During the course of the Committee's deliberations on the Draft Amendment Bill, the Department of Environmental Affairs sought to sneak in a tiny but important amendment pertaining marine biodiversity and in particular sought to empower the Minister of Environmental Affairs to make regulations aimed at regulating the Boat Based Whale Watching and White Shark Cage Diving sectors under the Biodiversity Act.
Feike advised that the attempt to sneak such a provision into the Draft Amendment Bill would be unlawful for the following reasons:
1. Procedurally, any proposed amendment must be subjected to public comment in terms of PAJA. Failure to do so in one or more of the prescribed consultative procedures would be unlawful and contrary to the provisions of the Constitution
2. The proposed amendment essentially seeks to undermine the Western Cape High Court's finding against the Minister of DEA in Airjaws Africa CC v The Minister of Water and Environmental Affairs & Others (Case No. 18839/2011). Although that case is presently being appealed, the judgement is quite clear on the fact that the Minister of DEA does not have the authority under the Marine Living Resources Act to regulate the WSCD and BBWW sectors. Not only does this authority escape the Minister of DEA under the MLRA, more fundamentally, the judgement holds that it is certainly not clear that the President sought to give the Minister of DEA this authority under the 29 January 2010 Proclamation.

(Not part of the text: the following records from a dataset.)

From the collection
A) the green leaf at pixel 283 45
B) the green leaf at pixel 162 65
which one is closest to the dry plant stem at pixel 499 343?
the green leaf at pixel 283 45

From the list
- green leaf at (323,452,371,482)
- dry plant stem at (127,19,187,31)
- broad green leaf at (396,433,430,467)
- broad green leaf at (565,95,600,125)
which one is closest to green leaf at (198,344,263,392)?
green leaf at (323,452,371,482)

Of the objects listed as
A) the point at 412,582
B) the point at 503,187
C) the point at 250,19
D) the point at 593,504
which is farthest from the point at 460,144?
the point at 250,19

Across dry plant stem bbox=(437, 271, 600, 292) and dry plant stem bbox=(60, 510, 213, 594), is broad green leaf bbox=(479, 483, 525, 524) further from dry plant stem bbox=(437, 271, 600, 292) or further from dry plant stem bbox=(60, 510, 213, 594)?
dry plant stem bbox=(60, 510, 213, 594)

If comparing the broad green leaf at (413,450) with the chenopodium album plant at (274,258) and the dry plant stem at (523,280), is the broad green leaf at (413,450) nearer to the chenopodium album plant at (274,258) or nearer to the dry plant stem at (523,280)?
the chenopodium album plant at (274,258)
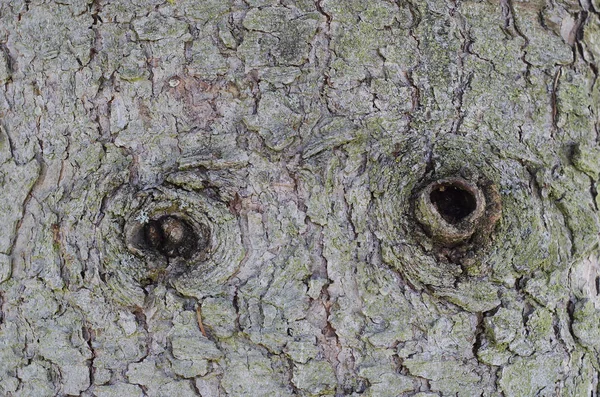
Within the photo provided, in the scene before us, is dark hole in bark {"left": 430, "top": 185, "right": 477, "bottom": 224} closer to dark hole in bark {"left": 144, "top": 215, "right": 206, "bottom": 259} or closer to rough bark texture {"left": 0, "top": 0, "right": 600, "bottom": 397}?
rough bark texture {"left": 0, "top": 0, "right": 600, "bottom": 397}

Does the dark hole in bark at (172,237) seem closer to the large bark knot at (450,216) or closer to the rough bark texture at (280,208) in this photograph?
the rough bark texture at (280,208)

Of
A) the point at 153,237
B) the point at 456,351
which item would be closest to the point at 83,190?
the point at 153,237

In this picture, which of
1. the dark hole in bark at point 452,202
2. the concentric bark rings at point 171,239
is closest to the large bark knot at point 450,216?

3. There are presently regulations regulating BBWW and WSCD, which were promulgated under the MLRA. The legislature cannot permit the creation of public confusion which will certainly result should there be two sets of laws regulating these sectors; one under NEMBA and another under the MLRA. Further, the legislature would be acting in violation of section 97 of the Constitution and the separation of powers doctrine pertaining to the President's Constitutional authority to transfer functions and powers to any member of the executive he sees fit.
4. In addition, the proposed amendment would certainly be unlawful for the following reasons as it directly conflicts with sections 1, 3(3), 4 and 77 of the MLRA, read with the current BBWW and WSCD Regulations:
4.1 With respect to sections 1 and 3(3) and 4: Section 1 defines "fish" to include sharks, whales & dolphins ( ie. mammals). Section 3(3) makes it plainly clear that the MLRA applies to all fish in the sea. Section 4 stipulates that -
"If any conflict relating to marine living resources dealt with in this Act arises between this Act and the provisions of any other law, save the Constitution or any Act expressly amending this Act, the provisions of this Act shall prevail".
4.2 With respect to section 77: There are presently regulations in force which have been promulgated under section 77 of the MLRA which regulate the BBWW and WSCD sectors.
5. Finally, clause 97(1)(dA) could be lawfully included in the amendment bill only if -
5.1 A proper and lawful public consultation process is undertaken;
5.2 The President repeals his Proclamation of 29 January 2010 and specifically authorises the Minister of DEA to administer and have the applicable powers to regulate the WSCD and BBWW (and Dolphin) sectors; and
5.3 The MLRA is amended which will in itself require a separate public consultation process to permit clause 5.2 above.
In the end, the problematic amendment was not included in the final Amendment Bill as all members of the Portfolio Committee agreed with the DA's submissions.